Reader, You Know Best: Four Poems

Written by Chutchon Aj
Translated by Peera Songkünnatham
Illustrated by Summer Panadd

[คลิกที่นี่เพื่ออ่าน “เป็นคุณเองที่รู้ดี: สี่บทกวีจาก ‘ลุกไหม้สิ! ซิการ์'” ในต้นฉบับภาษาไทย]

The following are selections from ลุกไหม้สิ! ซิการ์ (Light up! Cigar, P.S. Publishing, 2022), a widely-reviewed debut collection of poetry written around the two landmark years of the people’s politics in contemporary Thailand: 2010 and 2020.

2010 was the year of mass uprisings by Red Shirt protestors, whose royally-sanctioned massacres led to the isolation of the minority of writers who supported or sympathized with their cause for representative democracy. Speaking from that place of isolation, “My poetry is on Google” searches for an audience out there on the internet who gets what the poet says.
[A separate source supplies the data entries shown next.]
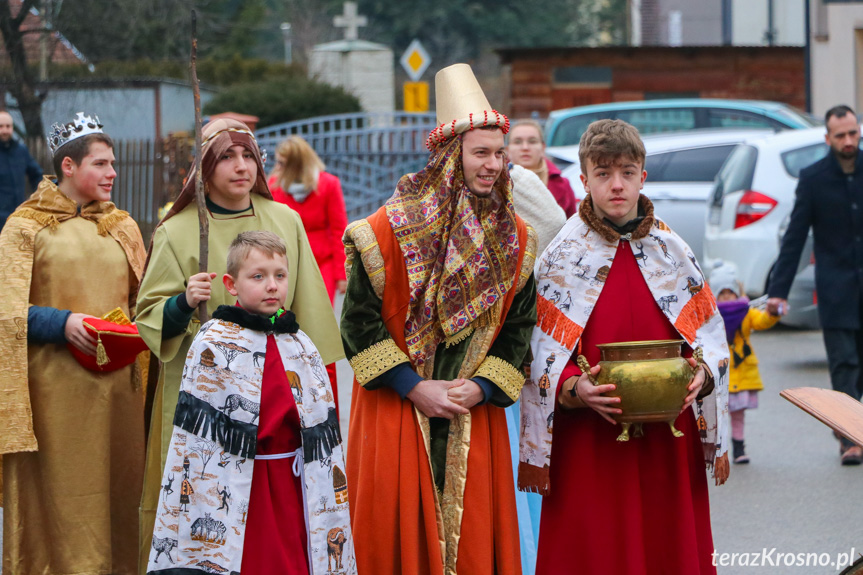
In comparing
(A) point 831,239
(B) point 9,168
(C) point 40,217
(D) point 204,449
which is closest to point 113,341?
(C) point 40,217

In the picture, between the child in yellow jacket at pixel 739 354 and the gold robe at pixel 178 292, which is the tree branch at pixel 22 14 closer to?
the child in yellow jacket at pixel 739 354

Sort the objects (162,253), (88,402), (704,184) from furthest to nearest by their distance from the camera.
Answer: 1. (704,184)
2. (88,402)
3. (162,253)

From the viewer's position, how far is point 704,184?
13.6 metres

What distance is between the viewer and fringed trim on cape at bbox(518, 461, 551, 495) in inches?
159

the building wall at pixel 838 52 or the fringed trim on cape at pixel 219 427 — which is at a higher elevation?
the building wall at pixel 838 52

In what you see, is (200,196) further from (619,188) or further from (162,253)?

In a similar vein, “Reader” finds a way forward for pro-democracy poetry by working against the hegemonic creed that poets are purveyors of higher truth, insisting instead that his imagined reader knows better than him. In “Pronouns,” meanwhile, the poet takes a few steps back and faces the fact that his addressees remain unknown to him, as much as he would like to believe otherwise.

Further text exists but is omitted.